Ci sono sogni che appartengono ai bimbi e sogni che appartengono agli adulti. Prima non lo sapevo, ma ci sono anche sogni che appartengono ai personaggi dei giocattoli. Questa è la storia che mi piace farmi raccontare spesso dal mio vecchio peluche. Ascoltatela con gli occhi chiusi mentre il fresco di una brezza primaverile vi solletica l’immaginazione.
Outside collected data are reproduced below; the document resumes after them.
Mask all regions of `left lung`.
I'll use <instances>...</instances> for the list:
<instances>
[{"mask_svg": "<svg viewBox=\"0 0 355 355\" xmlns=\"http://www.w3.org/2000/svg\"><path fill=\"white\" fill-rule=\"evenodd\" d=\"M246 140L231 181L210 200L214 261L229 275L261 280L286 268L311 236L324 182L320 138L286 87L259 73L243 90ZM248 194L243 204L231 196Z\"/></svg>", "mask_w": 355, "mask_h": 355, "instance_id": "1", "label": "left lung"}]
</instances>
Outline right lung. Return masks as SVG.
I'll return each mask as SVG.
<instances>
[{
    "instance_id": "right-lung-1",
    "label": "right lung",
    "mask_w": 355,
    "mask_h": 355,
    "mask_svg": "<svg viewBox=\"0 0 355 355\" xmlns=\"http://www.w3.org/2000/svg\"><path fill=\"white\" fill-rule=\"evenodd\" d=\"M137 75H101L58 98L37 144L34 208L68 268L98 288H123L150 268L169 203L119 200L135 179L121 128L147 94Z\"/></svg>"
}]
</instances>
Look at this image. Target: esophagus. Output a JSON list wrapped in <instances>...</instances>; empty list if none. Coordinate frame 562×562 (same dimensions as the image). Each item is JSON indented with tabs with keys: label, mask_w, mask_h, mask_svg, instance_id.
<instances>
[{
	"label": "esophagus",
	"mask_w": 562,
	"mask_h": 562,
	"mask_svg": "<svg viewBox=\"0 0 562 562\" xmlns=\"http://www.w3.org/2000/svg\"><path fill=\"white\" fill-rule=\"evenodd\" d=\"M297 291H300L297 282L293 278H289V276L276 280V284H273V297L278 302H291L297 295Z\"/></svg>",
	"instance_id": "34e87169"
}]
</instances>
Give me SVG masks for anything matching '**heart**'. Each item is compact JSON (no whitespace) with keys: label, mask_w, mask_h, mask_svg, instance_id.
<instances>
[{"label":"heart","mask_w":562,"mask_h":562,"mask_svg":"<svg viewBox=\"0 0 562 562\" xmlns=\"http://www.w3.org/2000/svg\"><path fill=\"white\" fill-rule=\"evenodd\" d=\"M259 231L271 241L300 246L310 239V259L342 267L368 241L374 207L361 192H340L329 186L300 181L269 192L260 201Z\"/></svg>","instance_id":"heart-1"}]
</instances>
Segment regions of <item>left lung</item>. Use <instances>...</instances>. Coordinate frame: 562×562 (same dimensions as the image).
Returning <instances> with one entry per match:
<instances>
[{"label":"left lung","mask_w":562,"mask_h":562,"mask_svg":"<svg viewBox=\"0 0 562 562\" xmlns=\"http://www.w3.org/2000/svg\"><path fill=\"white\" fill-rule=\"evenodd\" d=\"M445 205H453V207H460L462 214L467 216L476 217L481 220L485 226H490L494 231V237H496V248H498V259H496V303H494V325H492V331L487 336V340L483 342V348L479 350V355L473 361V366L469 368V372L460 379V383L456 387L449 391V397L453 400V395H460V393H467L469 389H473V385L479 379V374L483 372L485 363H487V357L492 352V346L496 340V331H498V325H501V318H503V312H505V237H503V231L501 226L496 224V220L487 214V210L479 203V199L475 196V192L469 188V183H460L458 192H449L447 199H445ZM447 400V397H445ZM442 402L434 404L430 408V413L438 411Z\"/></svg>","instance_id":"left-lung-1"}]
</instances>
Nella casa di un bambino borghese c’erano 2.000 giocattoli: tra bambolotti, pupazzi e giochi in scatola ne avrà avuti da farci giocare un intero paesino. Neppure lui li conosceva tutti; egli, in realtà, avrebbe preferito andare al parco con gli amici a giocare al pallone ma i genitori avevano paura che potesse imparare qualche parolaccia o abitudine disdicevole e giustificandosi con queste brillanti motivazioni lo tenevano sempre in casa. Certo! Credendo di accontentarlo, gli compravano giochi nuovi ogni giorno, ma lo facevano soprattutto per evitare le osservazioni scomode degli amici di famiglia, che dissentivano sul modo di educarlo. Rimanendo isolato dal mondo, infatti, il ragazzino crebbe nevrotico e cattivo. Anche i giocattoli erano stufi dei suoi modi di fare assurdi: li smontava e li rimontava creando dei mostriciattoli tipo Frankestein. I suoi genitori volevano tenere lontani degli spettri che egli sapeva ricrearsi benissimo da solo, nella loro casa, con il loro determinante contributo. Ecco perché quando il ragazzino andava a dormire cominciava il bello.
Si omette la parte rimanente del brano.